Hmm. Be very careful he isn't just wanting to have his cake and eat it.

All this date stuff is nice but it doesn't demonstrate he's ready to start pitching in more at home which is why you split up in the first place.

Seems like sticking a plaster over things a bit.

I think some very sincere heart to hearts and evidence of change are needed before you can go forwards with any real confidence.

Mitchy1nge · 05/12/2013 14:23

I think you will get on really well until you have been fully back together for a while then you will remember why you split in the first place!

Maybe date some other people too so you are really keeping your options open. Big world out there and a lot of nice people in it.

GoldenMama · 05/12/2013 14:27

I have seen a real difference in his general interest in me and kids stuff, has offered to come round to put kids to bed a number of times so I can go out, and has cooked for me as well as them when he's had them and I'm at work.

I have considered dating someone else to see how I feel about that too, but am a little scared of that as have only been with H.

Thanks

OP posts:
maybefaraway · 05/12/2013 14:28

My dh and I separated under not dissimilar circumstances, in august really, though had lived apart since January (he stayed in old house while selling, kids and I moved into new).
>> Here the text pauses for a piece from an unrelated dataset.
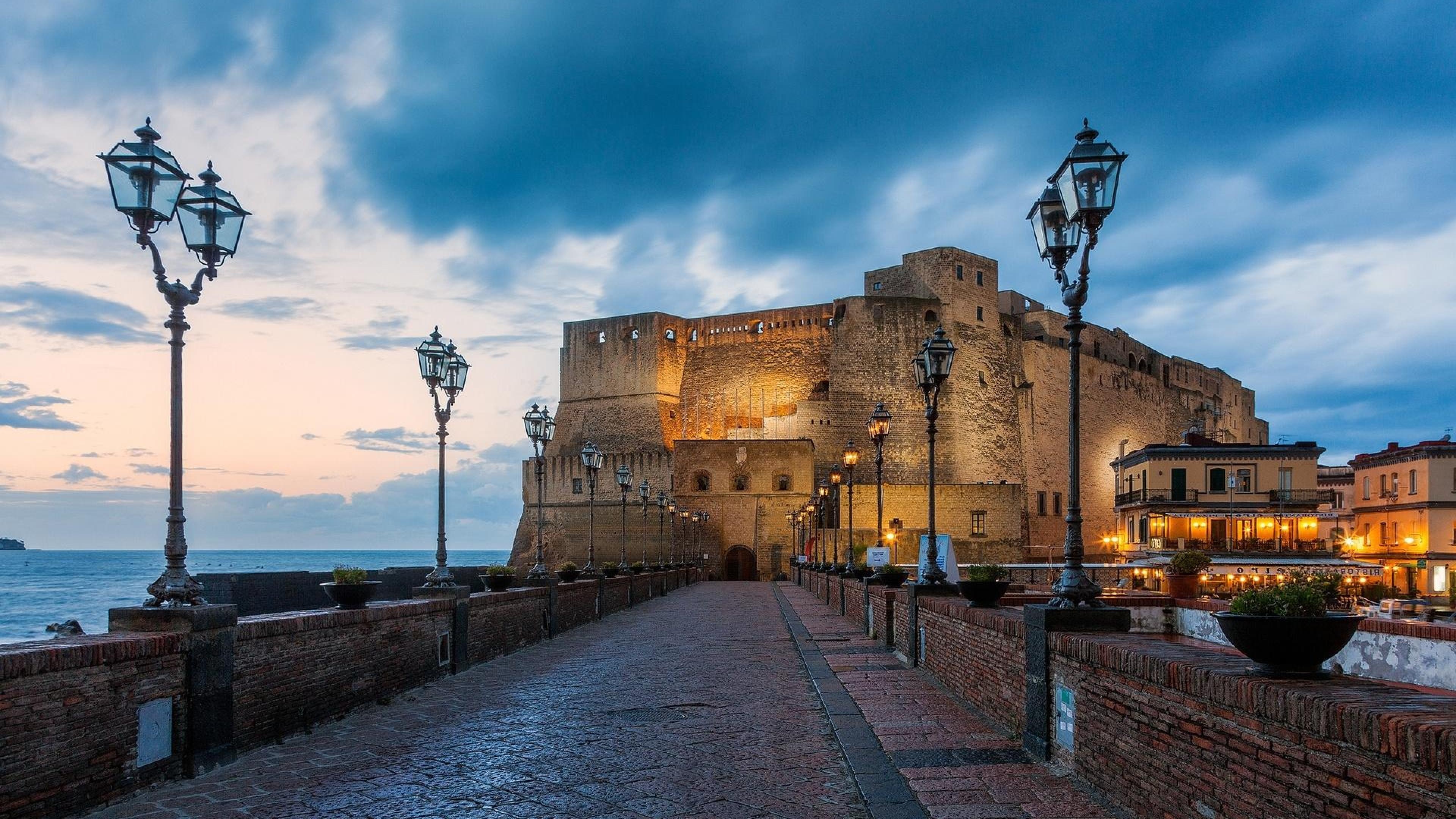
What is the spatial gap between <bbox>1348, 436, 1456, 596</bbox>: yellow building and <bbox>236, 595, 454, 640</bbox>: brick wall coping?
3964 centimetres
Anyway in July when the old house sold he moved in with us, it was awful and he moved back out not that long after.

We have just had a few date nights this past week, and I don't know what's going on. It is nice, and good to be back in the saddle as such, but I think it might just f up our heads ultimately as we are ignoring all the bad times and not being real. Seeing each other when separated, and he has kids 2night, me 5, is not the same as cohabiting. Whether it could lead anywhere is beyond me.

Just my story, but wanted to tell you that you are not alone!! Good luck and hope it works out.

maleview70 · 05/12/2013 14:29

People rarely change fully. That's by so many prisoners re offend, so many cheaters cheat again, so many drinkers return to the bottle etc etc....obviously the odd one does but most don't.

It might be nice for 6 months or so but I reckon once he has you back where you belong (in his eyes) he will revert to type. Leaving is the hardest thing to do and yet you found the strength to do that. Why not find the strength to make it final and find someone who isnt abusive.